When you here Piazzolla's music, you know instinctively that he is South American, that he is Argentinean. That it is why one finds such pleasure in listening to Piazzolla as performed by the Versus Ensemble on this new Naxos CD. The liner notes are rather brief when it comes to identifying the members of the Versus Ensemble. I believe, however, I am fairly safe in stating that it hails from Spain, which makes it a unique chamber music ensemble because it dedicates itself to the interpretation of Piazzolla's music, rather than some Spanish composer.

Featured works on this CD are the Maria de Buenos Aires Suite, Verano Porteno, and Milonga del Angel. Ten of the 11 tracks were recorded live at the Caja Rural Auditorium in Granada, Spain in 2006, while the 11th was recorded live at the Tango World Meeting in Valparaiso, Chile in 2007.

The music is both lively and contemplative. Piazzolla for a time worked with the poet Horacio Ferrer, who recites and sings his own words on five tracks of this CD. We also get to hear Spanish soprano Maria Rey-Joly and vocalist Enrique Moratalla. But, having said much about the bandoneón, don't expect to hear it on this CD. Instead, the instruments are violin, alto and soprano saxophones, piano, guitar, and double bass.

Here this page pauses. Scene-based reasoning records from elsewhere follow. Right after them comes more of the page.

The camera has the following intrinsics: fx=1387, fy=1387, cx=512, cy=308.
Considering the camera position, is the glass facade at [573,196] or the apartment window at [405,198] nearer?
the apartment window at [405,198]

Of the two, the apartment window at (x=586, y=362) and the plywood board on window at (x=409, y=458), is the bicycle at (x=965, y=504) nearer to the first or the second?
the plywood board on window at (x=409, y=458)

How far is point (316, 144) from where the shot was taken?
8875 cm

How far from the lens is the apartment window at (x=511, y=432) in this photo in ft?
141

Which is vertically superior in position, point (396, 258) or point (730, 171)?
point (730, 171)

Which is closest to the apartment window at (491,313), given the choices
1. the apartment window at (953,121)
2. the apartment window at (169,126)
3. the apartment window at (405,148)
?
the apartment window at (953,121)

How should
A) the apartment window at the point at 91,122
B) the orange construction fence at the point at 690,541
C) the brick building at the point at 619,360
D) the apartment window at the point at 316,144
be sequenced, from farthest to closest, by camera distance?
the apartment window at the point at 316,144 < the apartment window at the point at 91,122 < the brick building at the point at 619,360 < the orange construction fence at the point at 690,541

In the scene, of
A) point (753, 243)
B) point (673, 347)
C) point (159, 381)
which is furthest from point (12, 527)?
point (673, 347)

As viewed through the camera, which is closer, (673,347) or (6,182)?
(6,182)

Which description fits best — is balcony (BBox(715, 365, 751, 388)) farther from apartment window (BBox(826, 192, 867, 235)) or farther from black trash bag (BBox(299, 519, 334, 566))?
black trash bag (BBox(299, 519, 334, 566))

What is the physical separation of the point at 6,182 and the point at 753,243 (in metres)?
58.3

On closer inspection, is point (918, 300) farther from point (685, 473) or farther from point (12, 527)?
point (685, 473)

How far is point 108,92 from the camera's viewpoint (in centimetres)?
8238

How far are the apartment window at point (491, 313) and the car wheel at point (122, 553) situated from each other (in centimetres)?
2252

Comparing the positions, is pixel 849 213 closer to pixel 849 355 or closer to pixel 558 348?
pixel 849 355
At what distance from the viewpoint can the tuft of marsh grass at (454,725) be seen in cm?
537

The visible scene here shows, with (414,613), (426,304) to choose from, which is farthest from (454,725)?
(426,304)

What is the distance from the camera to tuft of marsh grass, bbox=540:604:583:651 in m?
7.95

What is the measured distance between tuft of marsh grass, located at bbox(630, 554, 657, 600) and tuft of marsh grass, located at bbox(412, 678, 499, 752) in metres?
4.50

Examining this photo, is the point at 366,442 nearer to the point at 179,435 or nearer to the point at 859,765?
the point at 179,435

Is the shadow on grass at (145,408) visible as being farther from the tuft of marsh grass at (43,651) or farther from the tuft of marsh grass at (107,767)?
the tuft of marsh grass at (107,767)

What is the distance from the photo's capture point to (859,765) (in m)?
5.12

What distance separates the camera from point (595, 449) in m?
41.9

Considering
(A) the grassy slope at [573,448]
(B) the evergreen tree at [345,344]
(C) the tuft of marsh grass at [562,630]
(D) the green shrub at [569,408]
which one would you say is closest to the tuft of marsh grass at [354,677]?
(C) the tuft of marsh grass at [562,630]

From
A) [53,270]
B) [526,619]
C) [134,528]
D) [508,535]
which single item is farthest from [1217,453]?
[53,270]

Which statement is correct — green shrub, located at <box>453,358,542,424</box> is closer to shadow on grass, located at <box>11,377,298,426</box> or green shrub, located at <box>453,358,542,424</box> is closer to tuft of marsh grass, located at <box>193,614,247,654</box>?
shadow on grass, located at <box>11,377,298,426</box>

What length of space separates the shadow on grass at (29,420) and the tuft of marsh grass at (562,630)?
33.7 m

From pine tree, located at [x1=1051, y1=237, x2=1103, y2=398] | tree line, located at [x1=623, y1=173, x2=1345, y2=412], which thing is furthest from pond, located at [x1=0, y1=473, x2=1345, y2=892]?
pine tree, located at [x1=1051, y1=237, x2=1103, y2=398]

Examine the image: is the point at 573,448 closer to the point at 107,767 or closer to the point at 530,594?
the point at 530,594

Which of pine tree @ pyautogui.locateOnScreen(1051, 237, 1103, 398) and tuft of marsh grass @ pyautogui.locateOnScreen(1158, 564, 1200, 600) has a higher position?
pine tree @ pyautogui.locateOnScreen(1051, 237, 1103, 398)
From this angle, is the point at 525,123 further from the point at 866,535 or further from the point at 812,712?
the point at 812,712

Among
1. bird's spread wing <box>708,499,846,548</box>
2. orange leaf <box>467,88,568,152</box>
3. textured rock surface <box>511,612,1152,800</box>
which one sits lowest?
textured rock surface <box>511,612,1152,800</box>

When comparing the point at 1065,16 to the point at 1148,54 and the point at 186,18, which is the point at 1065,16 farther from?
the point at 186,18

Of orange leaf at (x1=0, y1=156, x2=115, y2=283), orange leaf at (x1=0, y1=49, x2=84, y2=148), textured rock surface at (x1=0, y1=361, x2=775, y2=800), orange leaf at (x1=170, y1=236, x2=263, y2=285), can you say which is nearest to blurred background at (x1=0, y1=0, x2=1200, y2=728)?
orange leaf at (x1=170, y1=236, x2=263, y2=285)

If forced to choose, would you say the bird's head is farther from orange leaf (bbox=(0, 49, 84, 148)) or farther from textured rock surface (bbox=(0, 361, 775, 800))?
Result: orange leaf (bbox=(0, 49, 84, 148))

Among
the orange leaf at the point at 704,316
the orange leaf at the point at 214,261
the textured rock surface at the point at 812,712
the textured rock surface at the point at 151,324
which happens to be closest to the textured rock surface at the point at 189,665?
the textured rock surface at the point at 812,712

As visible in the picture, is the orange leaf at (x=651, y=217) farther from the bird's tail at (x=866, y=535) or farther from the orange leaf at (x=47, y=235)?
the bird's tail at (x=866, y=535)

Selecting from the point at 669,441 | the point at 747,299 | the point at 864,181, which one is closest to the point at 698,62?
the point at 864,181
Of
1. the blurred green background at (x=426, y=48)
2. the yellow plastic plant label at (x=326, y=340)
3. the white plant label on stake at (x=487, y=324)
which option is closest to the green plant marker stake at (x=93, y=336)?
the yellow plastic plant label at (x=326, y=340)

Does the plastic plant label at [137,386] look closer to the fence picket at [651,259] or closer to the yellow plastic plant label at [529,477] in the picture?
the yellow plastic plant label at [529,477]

In 1967 Piazzolla invited Ferrer to write a show that would combine recitation with instrumentals and songs. The result was Maria de Buenos Aires, which premiered at the Planet Theater in Buenos Aires in May 1968. The work's subtitle was Tango Operita. At its core is Maria, who personifies Buenos Aires in all its grandeur and decay, its euphoric highs and bittersweet melancholic moods. Maria herself stands in for Buenos Aires at night. Listening to Ferrer, one almost feels one is being transposed into a smoky barroom scene of a different time and place. It is an amazing performance.